== EXERCISE AIM ==
Reproduce the data, keeping every word exactly as it is.

[MATERIAL FOR THIS EXERCISE Boundary: Start]

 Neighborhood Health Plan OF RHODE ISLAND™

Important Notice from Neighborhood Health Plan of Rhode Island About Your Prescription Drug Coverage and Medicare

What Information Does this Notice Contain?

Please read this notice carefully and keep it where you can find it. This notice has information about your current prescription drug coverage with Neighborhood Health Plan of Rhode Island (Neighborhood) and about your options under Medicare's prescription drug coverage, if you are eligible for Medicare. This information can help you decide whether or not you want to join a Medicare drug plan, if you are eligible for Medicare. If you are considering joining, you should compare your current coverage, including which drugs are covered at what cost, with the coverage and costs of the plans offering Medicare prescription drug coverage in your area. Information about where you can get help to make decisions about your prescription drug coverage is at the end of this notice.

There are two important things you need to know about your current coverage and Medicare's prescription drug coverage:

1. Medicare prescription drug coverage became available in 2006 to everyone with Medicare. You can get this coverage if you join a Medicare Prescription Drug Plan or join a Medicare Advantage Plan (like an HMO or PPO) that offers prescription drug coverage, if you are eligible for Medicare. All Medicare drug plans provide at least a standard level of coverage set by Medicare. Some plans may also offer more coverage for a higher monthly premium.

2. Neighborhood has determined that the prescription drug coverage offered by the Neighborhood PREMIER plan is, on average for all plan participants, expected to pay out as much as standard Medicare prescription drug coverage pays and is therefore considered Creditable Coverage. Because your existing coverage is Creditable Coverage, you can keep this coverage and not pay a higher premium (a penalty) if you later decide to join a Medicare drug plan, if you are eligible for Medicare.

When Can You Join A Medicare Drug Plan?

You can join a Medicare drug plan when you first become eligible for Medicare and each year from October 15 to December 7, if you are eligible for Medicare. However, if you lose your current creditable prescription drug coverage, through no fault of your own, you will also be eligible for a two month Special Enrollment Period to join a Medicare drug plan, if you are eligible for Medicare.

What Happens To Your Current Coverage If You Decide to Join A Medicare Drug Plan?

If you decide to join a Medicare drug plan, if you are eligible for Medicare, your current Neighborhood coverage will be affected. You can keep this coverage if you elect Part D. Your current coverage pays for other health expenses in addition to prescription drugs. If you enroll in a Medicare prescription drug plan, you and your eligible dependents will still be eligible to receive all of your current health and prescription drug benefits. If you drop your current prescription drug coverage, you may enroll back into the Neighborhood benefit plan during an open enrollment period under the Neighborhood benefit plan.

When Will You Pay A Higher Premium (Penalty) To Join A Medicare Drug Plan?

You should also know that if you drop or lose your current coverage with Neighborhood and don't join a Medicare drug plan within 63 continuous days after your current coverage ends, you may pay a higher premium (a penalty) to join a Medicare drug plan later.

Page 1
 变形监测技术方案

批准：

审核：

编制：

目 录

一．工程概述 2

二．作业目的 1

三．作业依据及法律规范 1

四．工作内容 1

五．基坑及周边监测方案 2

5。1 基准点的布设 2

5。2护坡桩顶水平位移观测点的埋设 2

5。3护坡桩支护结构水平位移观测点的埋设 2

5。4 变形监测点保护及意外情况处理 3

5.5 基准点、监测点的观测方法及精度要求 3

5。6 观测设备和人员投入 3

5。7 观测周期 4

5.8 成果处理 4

[MATERIAL FOR THIS EXERCISE Boundary: End]

== TASK RESPONSE ==
 Neighborhood Health Plan OF RHODE ISLAND™

Important Notice from Neighborhood Health Plan of Rhode Island About Your Prescription Drug Coverage and Medicare

What Information Does this Notice Contain?

Please read this notice carefully and keep it where you can find it. This notice has information about your current prescription drug coverage with Neighborhood Health Plan of Rhode Island (Neighborhood) and about your options under Medicare's prescription drug coverage, if you are eligible for Medicare. This information can help you decide whether or not you want to join a Medicare drug plan, if you are eligible for Medicare. If you are considering joining, you should compare your current coverage, including which drugs are covered at what cost, with the coverage and costs of the plans offering Medicare prescription drug coverage in your area. Information about where you can get help to make decisions about your prescription drug coverage is at the end of this notice.

There are two important things you need to know about your current coverage and Medicare's prescription drug coverage:

1. Medicare prescription drug coverage became available in 2006 to everyone with Medicare. You can get this coverage if you join a Medicare Prescription Drug Plan or join a Medicare Advantage Plan (like an HMO or PPO) that offers prescription drug coverage, if you are eligible for Medicare. All Medicare drug plans provide at least a standard level of coverage set by Medicare. Some plans may also offer more coverage for a higher monthly premium.

2. Neighborhood has determined that the prescription drug coverage offered by the Neighborhood PREMIER plan is, on average for all plan participants, expected to pay out as much as standard Medicare prescription drug coverage pays and is therefore considered Creditable Coverage. Because your existing coverage is Creditable Coverage, you can keep this coverage and not pay a higher premium (a penalty) if you later decide to join a Medicare drug plan, if you are eligible for Medicare.

When Can You Join A Medicare Drug Plan?

You can join a Medicare drug plan when you first become eligible for Medicare and each year from October 15 to December 7, if you are eligible for Medicare. However, if you lose your current creditable prescription drug coverage, through no fault of your own, you will also be eligible for a two month Special Enrollment Period to join a Medicare drug plan, if you are eligible for Medicare.

What Happens To Your Current Coverage If You Decide to Join A Medicare Drug Plan?

If you decide to join a Medicare drug plan, if you are eligible for Medicare, your current Neighborhood coverage will be affected. You can keep this coverage if you elect Part D. Your current coverage pays for other health expenses in addition to prescription drugs. If you enroll in a Medicare prescription drug plan, you and your eligible dependents will still be eligible to receive all of your current health and prescription drug benefits. If you drop your current prescription drug coverage, you may enroll back into the Neighborhood benefit plan during an open enrollment period under the Neighborhood benefit plan.

When Will You Pay A Higher Premium (Penalty) To Join A Medicare Drug Plan?

You should also know that if you drop or lose your current coverage with Neighborhood and don't join a Medicare drug plan within 63 continuous days after your current coverage ends, you may pay a higher premium (a penalty) to join a Medicare drug plan later.

Page 1
 变形监测技术方案

批准：

审核：

编制：

目 录

一．工程概述 2

二．作业目的 1

三．作业依据及法律规范 1

四．工作内容 1

五．基坑及周边监测方案 2

5。1 基准点的布设 2

5。2护坡桩顶水平位移观测点的埋设 2

5。3护坡桩支护结构水平位移观测点的埋设 2

5。4 变形监测点保护及意外情况处理 3

5.5 基准点、监测点的观测方法及精度要求 3

5。6 观测设备和人员投入 3

5。7 观测周期 4

5.8 成果处理 4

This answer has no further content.